* Énoncé A *
Dans les enregistrements, reproduisez les lignes allant de celle qui contient «Find trash bin» à celle qui contient «918 164 1024 287», en remplaçant «pixel coords» par «pixel coordinates» et sans rien modifier d'autre.

* Texte fourni *
--------------------------------
Ce genre d’événements est loin d’être rare en DNR. Celui-ci met à l’honneur les familles nombreuses qui ont décidé de rester vivre ici malgré la guerre, d’autres mettent en avant les artistes, les sportifs, tous ceux qui permettent à la république autoproclamée d’exister. C’est une guerre d’images appuyée par la propagande à laquelle les séparatistes se livrent afin de légitimer leur présence au plus vite, le cessez-le-feu aidant.
Car si les rebelles sont largement soutenus par les «survivants» de Donetsk, le doute avait tendance à toucher de nombreuses familles lorsque les affrontements se faisaient intenses. Nombreux étaient alors les civils à demander l'arrêt des combats, coûte que coûte : «Avec les Ukrainiens ou avec les séparatistes, on s'en moque, on veut juste que la guerre s'arrête !» Les rebelles sont loin d'être les plus exemplaires quand il s'agit de respecter le cessez-le-feu mais, depuis quelques semaines, en dehors de l'aéroport de Donetsk, sous les feux des deux camps, la situation a tendance à s'apaiser. Cette situation piège l'Ukraine qui a compris que, sans la guerre, les «républiques» de Donetsk et Lougansk, dont elle n'a plus le contrôle, existaient de facto.
En fin de cérémonie, c’est un autre argument qui est mis en valeur par des acteurs de la propagande locale. Une dame, aussi dynamique que râleuse, chargée de la communication de la DNR, regroupe huit étudiants étrangers qui ont eux aussi été conviés à la cérémonie. L’objectif, enregistrer une vidéo qui sera diffusée dans les médias locaux, dans laquelle les étudiants sont invités à expliquer à quel point la vie est belle à Donetsk.
--------------------------------
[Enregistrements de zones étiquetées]
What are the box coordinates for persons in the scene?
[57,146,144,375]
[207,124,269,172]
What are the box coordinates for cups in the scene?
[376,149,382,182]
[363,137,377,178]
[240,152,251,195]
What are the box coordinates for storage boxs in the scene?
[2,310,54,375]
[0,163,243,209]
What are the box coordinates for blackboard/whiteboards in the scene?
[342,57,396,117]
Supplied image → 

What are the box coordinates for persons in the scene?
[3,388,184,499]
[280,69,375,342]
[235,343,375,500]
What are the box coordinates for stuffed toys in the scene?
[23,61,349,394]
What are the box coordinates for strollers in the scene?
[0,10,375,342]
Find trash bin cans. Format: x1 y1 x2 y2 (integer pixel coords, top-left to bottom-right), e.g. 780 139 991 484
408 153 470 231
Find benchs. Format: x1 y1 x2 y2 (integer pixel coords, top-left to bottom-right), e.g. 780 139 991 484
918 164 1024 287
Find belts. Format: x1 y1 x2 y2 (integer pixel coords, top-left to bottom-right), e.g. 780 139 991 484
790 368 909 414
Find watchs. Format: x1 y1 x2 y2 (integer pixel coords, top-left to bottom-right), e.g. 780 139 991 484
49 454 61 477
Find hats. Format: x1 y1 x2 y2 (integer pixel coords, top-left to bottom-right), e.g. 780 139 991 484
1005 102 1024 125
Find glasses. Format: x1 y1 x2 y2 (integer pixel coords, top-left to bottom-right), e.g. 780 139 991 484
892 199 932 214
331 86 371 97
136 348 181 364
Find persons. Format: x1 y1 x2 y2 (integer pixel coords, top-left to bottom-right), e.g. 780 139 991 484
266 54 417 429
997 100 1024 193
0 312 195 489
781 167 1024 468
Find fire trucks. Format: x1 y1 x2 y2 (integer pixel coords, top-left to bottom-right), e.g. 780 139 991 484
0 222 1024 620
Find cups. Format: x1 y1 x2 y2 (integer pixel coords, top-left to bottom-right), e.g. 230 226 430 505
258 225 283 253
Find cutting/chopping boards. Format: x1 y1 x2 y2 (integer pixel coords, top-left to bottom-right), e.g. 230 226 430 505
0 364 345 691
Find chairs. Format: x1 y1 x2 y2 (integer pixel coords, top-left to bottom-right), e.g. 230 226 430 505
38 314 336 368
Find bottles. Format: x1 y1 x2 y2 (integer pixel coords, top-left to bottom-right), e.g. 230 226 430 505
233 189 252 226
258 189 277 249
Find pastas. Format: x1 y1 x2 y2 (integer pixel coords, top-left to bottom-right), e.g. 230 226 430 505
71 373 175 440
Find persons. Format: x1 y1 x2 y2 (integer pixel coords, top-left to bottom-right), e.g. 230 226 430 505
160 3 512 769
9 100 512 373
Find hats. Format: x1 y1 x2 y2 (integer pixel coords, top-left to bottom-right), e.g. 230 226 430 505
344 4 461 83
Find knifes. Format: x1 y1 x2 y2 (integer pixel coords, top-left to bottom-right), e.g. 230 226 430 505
--------------------------------
* Énoncé B *
Recopiez à l'identique le passage de l'article sur Donetsk, de «Ce genre d’événements» à «le cessez-le-feu aidant.».

* Corrigé A *
Find trash bin cans. Format: x1 y1 x2 y2 (integer pixel coordinates, top-left to bottom-right), e.g. 780 139 991 484
408 153 470 231
Find benchs. Format: x1 y1 x2 y2 (integer pixel coordinates, top-left to bottom-right), e.g. 780 139 991 484
918 164 1024 287

* Corrigé B *
Ce genre d’événements est loin d’être rare en DNR. Celui-ci met à l’honneur les familles nombreuses qui ont décidé de rester vivre ici malgré la guerre, d’autres mettent en avant les artistes, les sportifs, tous ceux qui permettent à la république autoproclamée d’exister. C’est une guerre d’images appuyée par la propagande à laquelle les séparatistes se livrent afin de légitimer leur présence au plus vite, le cessez-le-feu aidant.